### INSTRUCTIONS
A) In the Spread mailing-list thread, replace "snapshots" with "screenshots" and write out everything from "I am attaching" down to "the spread process.".
B) Name every header field label in the quoted reply's header block of the Spread mailing-list thread.
C) Pick up the Spread mailing-list thread after its final sentence and keep writing.

### SOURCE EXTRACT
[Spread-users] main concern on High CPU utilization

Thu Mar 5 08:12:32 EST 2009

Hi

Server 1 (IP 192.168.4.70)
Gcs_Segment 192.168.4.72:8800{
               Node1 192.168.4.70
               Node2  192.168.4.72
         }
Server 2 (IP 192.168.4.72)
Gcs_Segment 192.168.4.70:8800{
               Node1 192.168.4.70
               Node2  192.168.4.72
         }
Above are the two given config files for individuals spread deamons

I am using the Power PC operating system (with Motorola processor) .
And I had tried all the things given in the doc of the spread doc available at the site  but not able to reduce the CPU utilization it is taking around 30%.
I am attaching the monitor snapshots too for analysis .
Could you please send me some doc (Low level Design doc/ doc for understanding of code flow ) for better understanding of the spread process.
Or Could you please suggest me some way to reduce the CPU utilization.
Waiting for your early response .

Sandeep jeevan
Member Technical(Stack)
Mob:9717892153
VNL  | 246, Phase IV, Udyog Vihar, Gurgaon, Haryana 122 015, INDIA | +91-124-4311600-609 | F +91-124-4104766 | www.vnl.in<blocked::http://www.vnl.in/>

________________________________
From: John Lane Schultz [mailto:jschultz at spreadconcepts.com]
Sent: Wednesday, March 04, 2009 9:31 PM
To: Sandeep Jeevan
Cc: spread-users at lists.spread.org
Subject: RE: [Spread-users] Problem with token sending module (main concern on High CPU utilization)

As you can see, the only difference is in the test on the Token_counter.  This function determines whether or not a ring leader should stop circulating the token.  When true, this test basically puts the system into a "dormant" mode, compared to an "active" mode that keeps the token circulating as fast as possible.

### MATERIAL
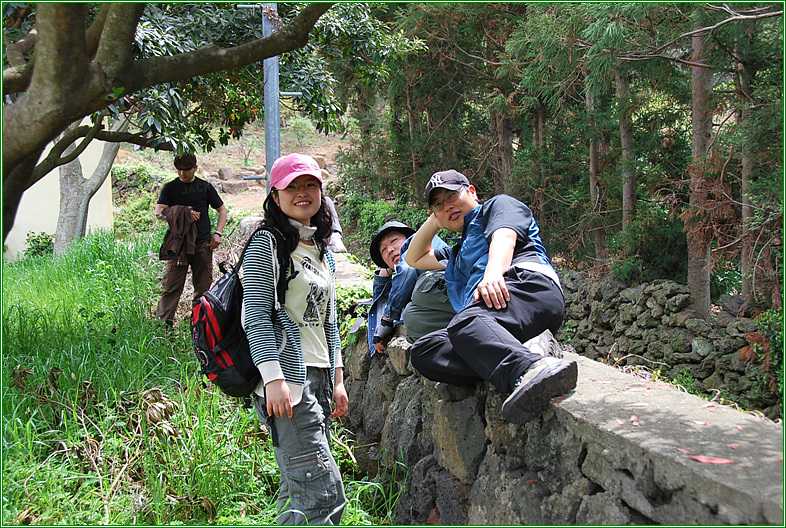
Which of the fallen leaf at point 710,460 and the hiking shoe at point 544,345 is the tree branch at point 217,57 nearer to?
the hiking shoe at point 544,345

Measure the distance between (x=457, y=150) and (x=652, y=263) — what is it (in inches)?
229

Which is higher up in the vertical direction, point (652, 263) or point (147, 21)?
point (147, 21)

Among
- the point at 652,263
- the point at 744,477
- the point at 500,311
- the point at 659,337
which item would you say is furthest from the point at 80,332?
the point at 652,263

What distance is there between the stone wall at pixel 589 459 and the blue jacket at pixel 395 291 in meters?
0.54

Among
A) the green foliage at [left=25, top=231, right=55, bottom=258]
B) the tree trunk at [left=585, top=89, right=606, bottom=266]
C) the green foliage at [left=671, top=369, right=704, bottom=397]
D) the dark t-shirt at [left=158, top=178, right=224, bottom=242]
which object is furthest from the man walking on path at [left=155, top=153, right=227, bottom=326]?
the green foliage at [left=25, top=231, right=55, bottom=258]

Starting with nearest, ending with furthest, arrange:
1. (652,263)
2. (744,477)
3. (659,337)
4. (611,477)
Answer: (744,477) < (611,477) < (659,337) < (652,263)

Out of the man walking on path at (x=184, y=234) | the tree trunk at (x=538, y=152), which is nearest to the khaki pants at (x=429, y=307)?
the man walking on path at (x=184, y=234)

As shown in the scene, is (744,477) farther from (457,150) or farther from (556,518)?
(457,150)

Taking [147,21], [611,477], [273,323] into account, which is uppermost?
[147,21]

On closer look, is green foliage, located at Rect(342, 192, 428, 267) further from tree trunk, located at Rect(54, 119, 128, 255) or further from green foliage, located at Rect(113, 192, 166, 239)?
green foliage, located at Rect(113, 192, 166, 239)

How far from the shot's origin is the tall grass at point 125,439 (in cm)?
321

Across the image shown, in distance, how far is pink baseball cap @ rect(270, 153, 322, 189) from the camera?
263 cm

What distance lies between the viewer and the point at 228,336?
8.63 ft

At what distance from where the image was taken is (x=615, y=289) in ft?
30.9
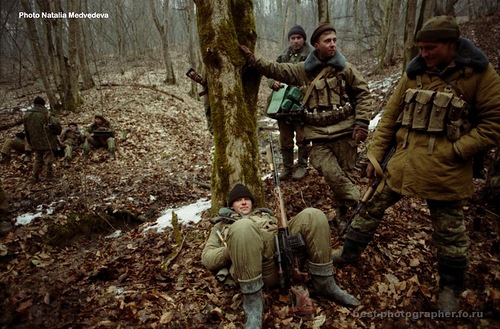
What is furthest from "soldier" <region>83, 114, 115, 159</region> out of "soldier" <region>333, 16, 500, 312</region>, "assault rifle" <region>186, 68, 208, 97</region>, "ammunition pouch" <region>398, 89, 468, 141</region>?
"ammunition pouch" <region>398, 89, 468, 141</region>

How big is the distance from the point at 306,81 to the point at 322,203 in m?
2.14

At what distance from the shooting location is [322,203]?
16.8 feet

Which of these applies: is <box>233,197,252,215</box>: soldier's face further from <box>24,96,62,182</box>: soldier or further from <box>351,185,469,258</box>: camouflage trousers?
<box>24,96,62,182</box>: soldier

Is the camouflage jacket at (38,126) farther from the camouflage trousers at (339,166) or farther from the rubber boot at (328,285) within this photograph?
the rubber boot at (328,285)

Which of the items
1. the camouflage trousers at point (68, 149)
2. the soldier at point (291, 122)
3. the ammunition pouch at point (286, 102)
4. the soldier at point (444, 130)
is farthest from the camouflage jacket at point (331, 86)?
the camouflage trousers at point (68, 149)

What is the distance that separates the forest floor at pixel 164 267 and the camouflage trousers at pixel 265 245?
467mm

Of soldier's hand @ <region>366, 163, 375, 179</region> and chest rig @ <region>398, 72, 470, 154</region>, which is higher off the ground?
chest rig @ <region>398, 72, 470, 154</region>

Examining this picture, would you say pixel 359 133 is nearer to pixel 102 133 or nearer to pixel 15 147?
pixel 102 133

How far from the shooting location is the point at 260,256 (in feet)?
9.91

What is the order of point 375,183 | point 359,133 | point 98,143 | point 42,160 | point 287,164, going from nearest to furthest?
point 375,183 → point 359,133 → point 287,164 → point 42,160 → point 98,143

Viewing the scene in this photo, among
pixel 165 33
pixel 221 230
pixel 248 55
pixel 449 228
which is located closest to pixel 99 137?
pixel 248 55

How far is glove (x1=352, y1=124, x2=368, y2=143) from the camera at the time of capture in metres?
3.99

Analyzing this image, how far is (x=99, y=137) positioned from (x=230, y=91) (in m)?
8.29

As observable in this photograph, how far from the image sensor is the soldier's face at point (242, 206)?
3.71 metres
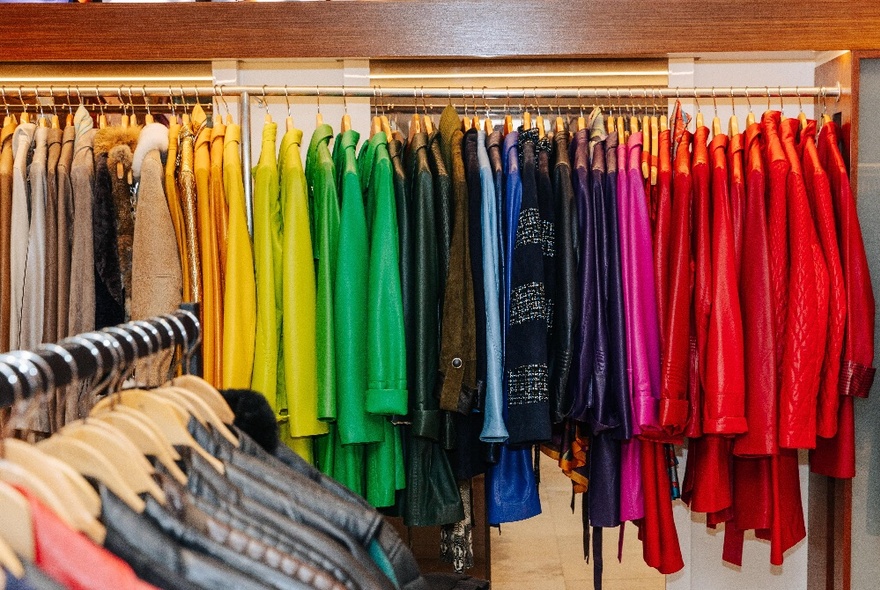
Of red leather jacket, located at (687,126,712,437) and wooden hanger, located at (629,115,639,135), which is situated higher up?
wooden hanger, located at (629,115,639,135)

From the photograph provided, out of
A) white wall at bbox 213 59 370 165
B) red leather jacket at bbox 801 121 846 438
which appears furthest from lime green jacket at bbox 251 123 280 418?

### WRITTEN ANSWERS
A)
I am attaching the monitor screenshots too for analysis .
Could you please send me some doc (Low level Design doc/ doc for understanding of code flow ) for better understanding of the spread process.

B) From, Sent, To, Cc, Subject

C)
In the 4.x.x version, it will stop circulating the token after all daemons have acknowledged receiving all traffic and the token makes 1 additional circulation.  In the 3.x.x. version, it does the same but only after the token makes 100 additional circulations.

This change was made because we were getting complaints from people that the token continued to circulate for some time even when no user traffic was flowing.  So, this way there is likely less token traffic.  The drawback to doing this is that if a daemon wanted to send after the token stopped circulating but before the token_hurry timeout, then it would need to send a request for the token to the ring leader who would then begin circulating it rather than the token just coming to it automatically if it had continued circulating.  In other words, if your system has low amounts of activity, then the optimization that reduces the token traffic will likely increase the latency of sending and delivering messages.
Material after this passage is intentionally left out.